# Work instruction:
Below is a listing; repeat exactly the lines from the one containing "Vintage Television Mouse" to the one containing "NIKE WOMAN FREE", both included.

# The input:
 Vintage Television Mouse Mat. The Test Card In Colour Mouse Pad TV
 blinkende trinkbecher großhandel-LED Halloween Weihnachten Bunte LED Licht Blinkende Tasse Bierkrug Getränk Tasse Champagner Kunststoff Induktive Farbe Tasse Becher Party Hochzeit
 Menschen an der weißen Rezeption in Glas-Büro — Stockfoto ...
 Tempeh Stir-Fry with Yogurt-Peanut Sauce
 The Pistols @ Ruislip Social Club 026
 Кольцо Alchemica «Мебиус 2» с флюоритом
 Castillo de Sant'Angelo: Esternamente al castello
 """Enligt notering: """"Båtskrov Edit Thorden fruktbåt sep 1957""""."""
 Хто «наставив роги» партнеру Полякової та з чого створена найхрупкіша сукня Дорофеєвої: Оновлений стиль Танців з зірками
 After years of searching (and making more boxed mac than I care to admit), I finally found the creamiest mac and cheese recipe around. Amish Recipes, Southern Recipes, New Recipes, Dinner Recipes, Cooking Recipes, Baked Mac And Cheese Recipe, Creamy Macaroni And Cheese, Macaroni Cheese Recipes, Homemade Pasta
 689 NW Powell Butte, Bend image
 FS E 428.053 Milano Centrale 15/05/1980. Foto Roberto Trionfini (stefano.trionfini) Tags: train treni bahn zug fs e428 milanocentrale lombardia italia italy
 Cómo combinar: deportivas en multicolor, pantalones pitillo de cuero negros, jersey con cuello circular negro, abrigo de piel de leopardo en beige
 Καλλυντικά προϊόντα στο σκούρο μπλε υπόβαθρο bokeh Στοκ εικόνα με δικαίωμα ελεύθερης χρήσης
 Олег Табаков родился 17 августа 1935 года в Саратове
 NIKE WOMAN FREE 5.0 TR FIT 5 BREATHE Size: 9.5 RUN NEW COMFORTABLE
==
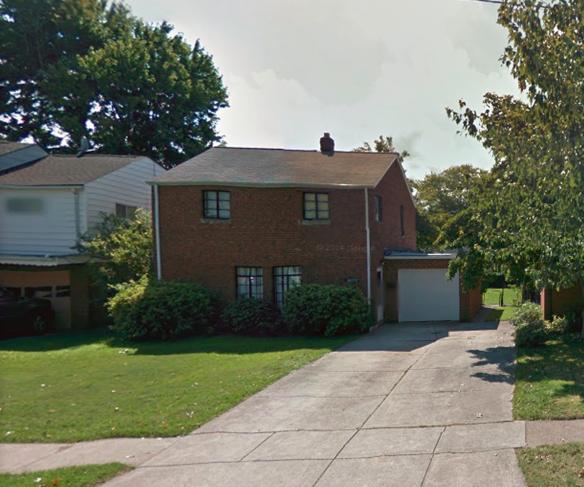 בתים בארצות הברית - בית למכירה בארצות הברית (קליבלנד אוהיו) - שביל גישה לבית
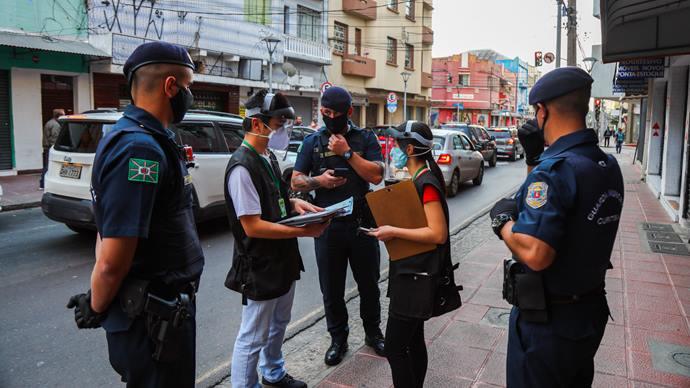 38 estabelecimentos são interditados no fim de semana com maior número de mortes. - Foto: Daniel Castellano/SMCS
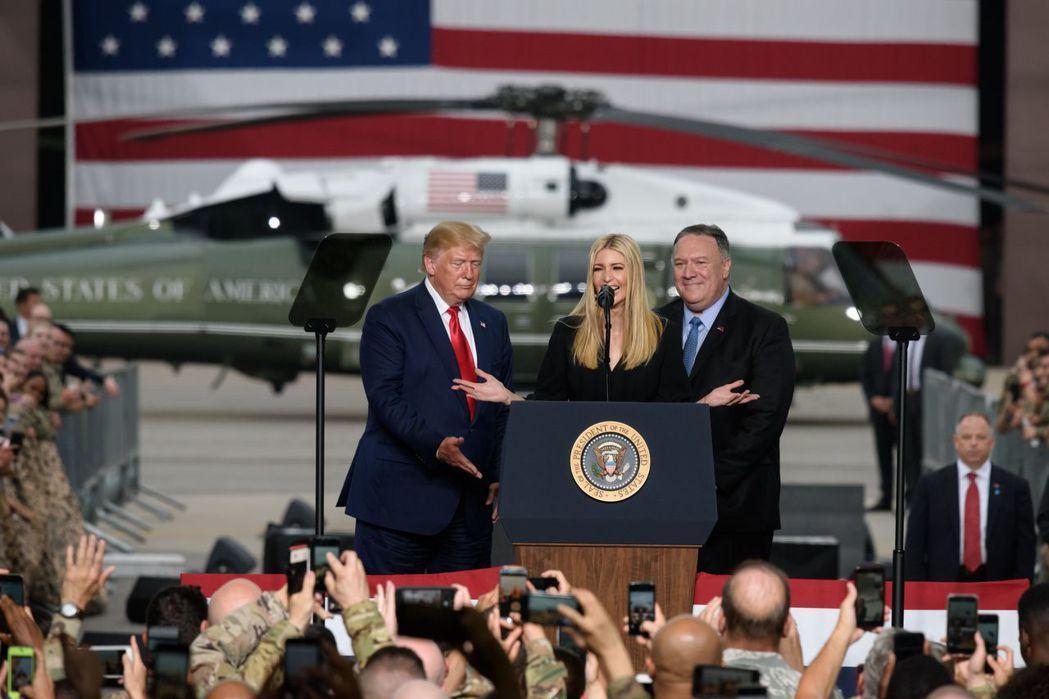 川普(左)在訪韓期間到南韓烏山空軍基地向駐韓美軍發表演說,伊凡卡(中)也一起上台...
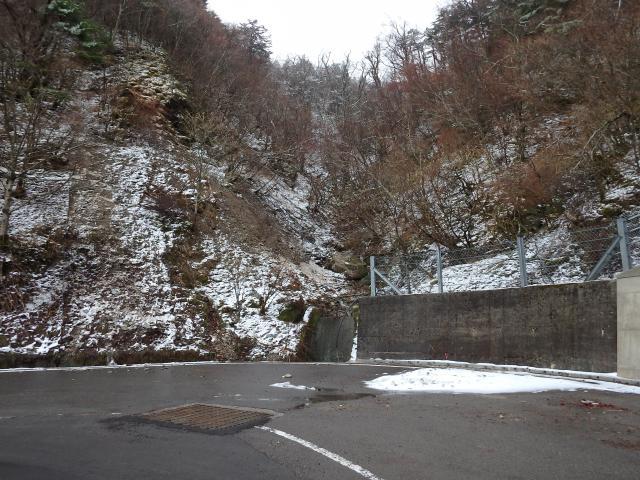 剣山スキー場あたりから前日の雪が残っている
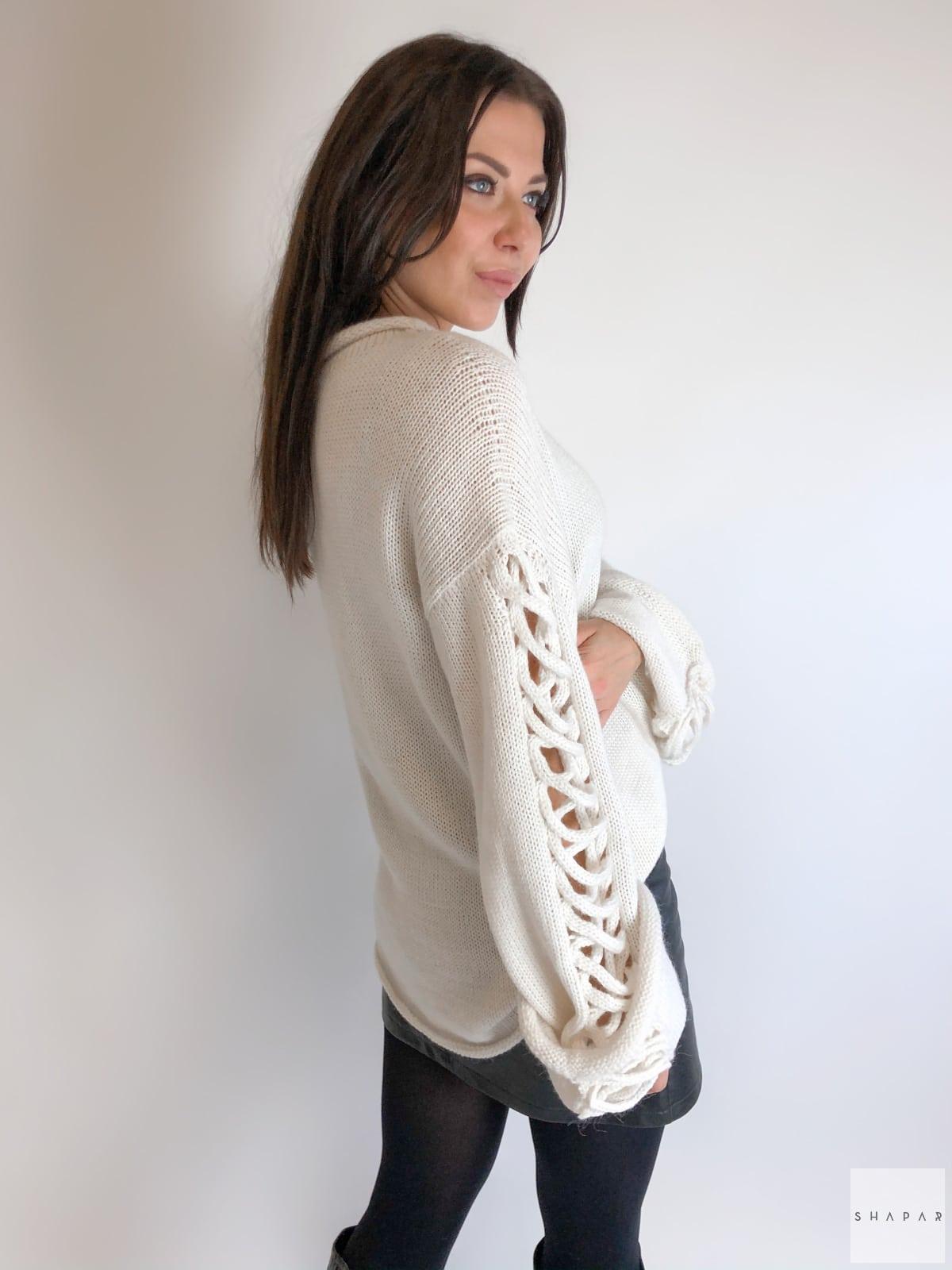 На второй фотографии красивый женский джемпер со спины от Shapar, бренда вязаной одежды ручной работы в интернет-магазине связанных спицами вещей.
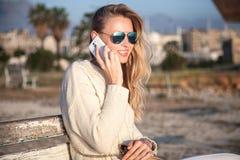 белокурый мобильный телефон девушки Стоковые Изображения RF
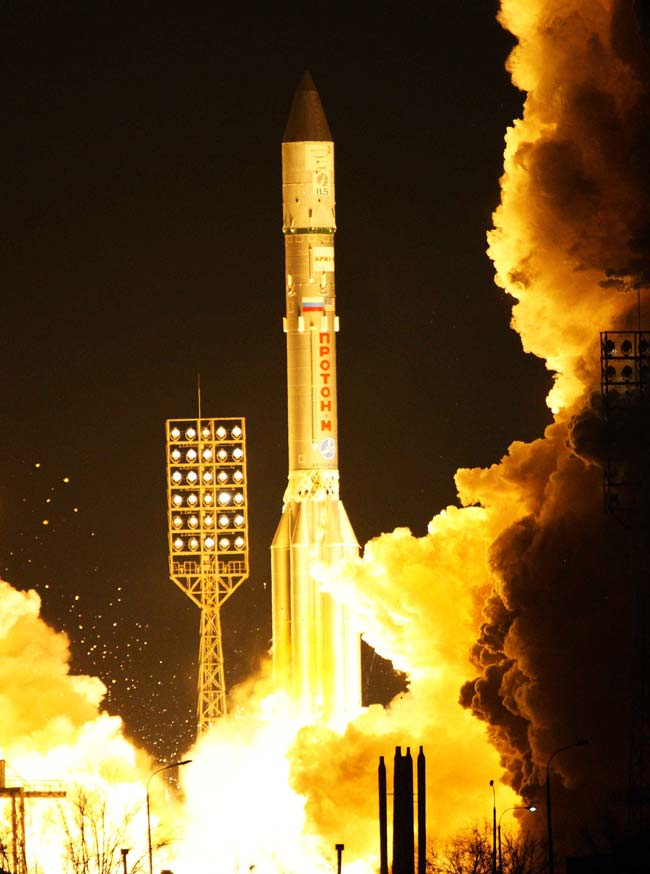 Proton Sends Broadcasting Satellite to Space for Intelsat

# Task result:
 Vintage Television Mouse Mat. The Test Card In Colour Mouse Pad TV
 blinkende trinkbecher großhandel-LED Halloween Weihnachten Bunte LED Licht Blinkende Tasse Bierkrug Getränk Tasse Champagner Kunststoff Induktive Farbe Tasse Becher Party Hochzeit
 Menschen an der weißen Rezeption in Glas-Büro — Stockfoto ...
 Tempeh Stir-Fry with Yogurt-Peanut Sauce
 The Pistols @ Ruislip Social Club 026
 Кольцо Alchemica «Мебиус 2» с флюоритом
 Castillo de Sant'Angelo: Esternamente al castello
 """Enligt notering: """"Båtskrov Edit Thorden fruktbåt sep 1957""""."""
 Хто «наставив роги» партнеру Полякової та з чого створена найхрупкіша сукня Дорофеєвої: Оновлений стиль Танців з зірками
 After years of searching (and making more boxed mac than I care to admit), I finally found the creamiest mac and cheese recipe around. Amish Recipes, Southern Recipes, New Recipes, Dinner Recipes, Cooking Recipes, Baked Mac And Cheese Recipe, Creamy Macaroni And Cheese, Macaroni Cheese Recipes, Homemade Pasta
 689 NW Powell Butte, Bend image
 FS E 428.053 Milano Centrale 15/05/1980. Foto Roberto Trionfini (stefano.trionfini) Tags: train treni bahn zug fs e428 milanocentrale lombardia italia italy
 Cómo combinar: deportivas en multicolor, pantalones pitillo de cuero negros, jersey con cuello circular negro, abrigo de piel de leopardo en beige
 Καλλυντικά προϊόντα στο σκούρο μπλε υπόβαθρο bokeh Στοκ εικόνα με δικαίωμα ελεύθερης χρήσης
 Олег Табаков родился 17 августа 1935 года в Саратове
 NIKE WOMAN FREE 5.0 TR FIT 5 BREATHE Size: 9.5 RUN NEW COMFORTABLE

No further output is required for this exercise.